Les déjeuners de la Villa Lorraine: à table avec Typhanie Afschrift et Michel Claise

© SIERAKOWSKI FREDERIC
Frederic Brebant Journaliste Trends-Tendances  

L’avocate-fiscaliste face à l’ancien juge d’instruction récemment entré en politique. A l’invitation de Trends-Tendances, Typhanie Afschrift et Michel Claise ont croisé le couvert pour mieux disserter sur le rôle de l’Etat, la criminalité financière, les partis politiques et le mystère de la foi. Tout un programme !

L’un a fait son coming-out politique, il y a quelques semaines à peine, en rejoignant le parti DéFI après des années dédiées à la lutte contre la criminalité financière. L’autre a fait son coming-out transgenre il y a bien­tôt deux ans, en dévoilant sa nouvelle identité après des années de souffrance psychologique. L’un était juge d’instruction et est désormais candidat aux prochaines élections. L’autre était Thierry devenu Typhanie et est une pointure du droit fiscal. Nous les avons réunis à la table doublement étoilée de La Villa Lorraine, à Bruxelles, pour une interview croisée.

*Questions et exercices*:
(A) Dans le texte présenté, dans quel restaurant de Bruxelles Typhanie Afschrift et Michel Claise ont-ils été réunis ?
(B) Rédigez la suite du texte présenté sur le déjeuner de Typhanie Afschrift et Michel Claise à partir de sa dernière phrase.

*Les lignes*:
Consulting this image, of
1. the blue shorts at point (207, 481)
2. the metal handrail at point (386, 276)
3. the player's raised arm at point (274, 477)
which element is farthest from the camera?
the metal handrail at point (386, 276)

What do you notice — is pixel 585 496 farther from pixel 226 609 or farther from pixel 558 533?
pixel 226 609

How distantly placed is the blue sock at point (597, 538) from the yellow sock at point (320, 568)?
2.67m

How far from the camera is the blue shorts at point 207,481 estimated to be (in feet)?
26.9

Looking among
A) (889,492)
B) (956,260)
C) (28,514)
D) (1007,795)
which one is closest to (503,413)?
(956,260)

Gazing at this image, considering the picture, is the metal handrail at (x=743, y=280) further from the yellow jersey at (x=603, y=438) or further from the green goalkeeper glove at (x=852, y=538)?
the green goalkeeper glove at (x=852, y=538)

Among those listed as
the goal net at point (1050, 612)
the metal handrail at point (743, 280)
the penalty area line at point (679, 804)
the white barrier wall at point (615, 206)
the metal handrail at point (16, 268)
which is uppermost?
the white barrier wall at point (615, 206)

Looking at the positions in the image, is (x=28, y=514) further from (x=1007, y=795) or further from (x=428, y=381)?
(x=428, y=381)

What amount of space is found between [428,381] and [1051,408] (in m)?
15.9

*Les réponses*:
(A) À La Villa Lorraine, une table doublement étoilée de Bruxelles.

(B)
TRENDS-TENDANCES. Pourquoi ce choix politique, Michel Claise ?

MICHEL CLAISE. Ce qui me plaît chez DéFI, c’est son côté centriste. Vous savez, moi je suis d’une famille issue des classes moyennes, mais on m’a souvent taxé de gauchiste parce que je me suis permis d’attaquer certains grands hommes d’entreprise dans l’exercice de mon métier. Il y a même des articles qui sont parus où l’on me prêtait des choses que je n’avais ni dites, ni faites. Je ne pouvais être forcément qu’un gauchiste ! Or, je me suis toujours éloigné de toute position politique dans le cadre de mes fonctions. Mais aujourd’hui, si j’ai choisi cette voie politique, c’est parce que DéFI est l’addition de toutes mes valeurs. D’ailleurs, dans l’appellation DéFI, vous avez la démocratie, le fédéralisme et l’indépendance. J’en ajouterais même deux : la justice et la laïcité. Pas seulement la justice au sens de l’institution, mais la justice sociale, avec un combat que j’ai mené et que je veux mener encore en allant chercher l’argent non pas dans la poche des citoyens et des entreprises, mais dans les caisses des organisations criminelles. Il y a moyen de le faire et on vient encore de le prouver à travers un procès qui se passe maintenant devant le tribunal correctionnel et qui est celui de Sky ECC.

Typhanie, où vous situez-vous sur l’échiquier politique ?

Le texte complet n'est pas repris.